You need to change 100%, not 90% of the water and replace it into a bare bottom tank with your same rocks. no recycle will occur, the rock is enough to filter.

 

Change 100% of the water if you are going to stay sandbed, and, dont kick it up when you pour back in, get creative. hold the fish in a container while you clean out the tank, then match only temp and salinity to put it back in, it w be fine. Consider owning no fish until the coral health is verified, fish prevent you from making decisive tank save changes. Fish are often put in first or with a group of corals destined to die due to tank planning, it should be opposite. fish belong in proven, time worthy tanks only. You can be more decisive without them.

 

 

 

I think its possible you are going to either continue to lose coral, or the fish, by taking this tank indecisively as far as it can go, its the limit now where some higher life has to die. A year is the predicted timeframe most nanos manage a sandbed before OTS starts to kick in due to noncare.

### The task:
Copy the reef tank advice word for word, starting at "I think its" and continuing up to and including "due to noncare.". The lines that come after this have nothing to do with the reef tank advice.

### Data:
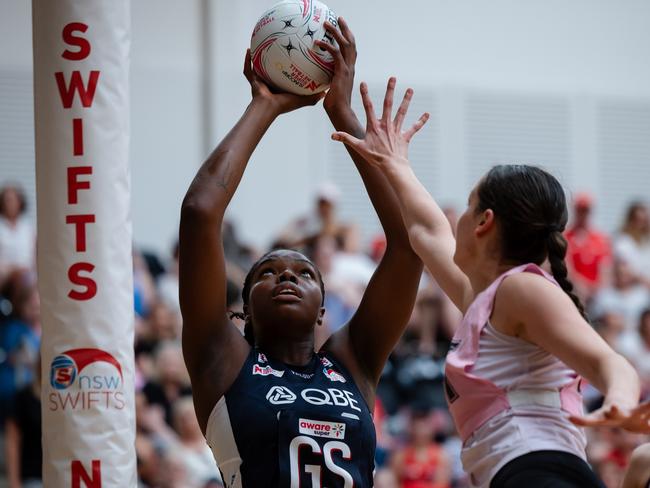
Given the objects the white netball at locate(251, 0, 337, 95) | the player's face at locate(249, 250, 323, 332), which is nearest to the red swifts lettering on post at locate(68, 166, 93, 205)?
the player's face at locate(249, 250, 323, 332)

### Full response:
I think its possible you are going to either continue to lose coral, or the fish, by taking this tank indecisively as far as it can go, its the limit now where some higher life has to die. A year is the predicted timeframe most nanos manage a sandbed before OTS starts to kick in due to noncare.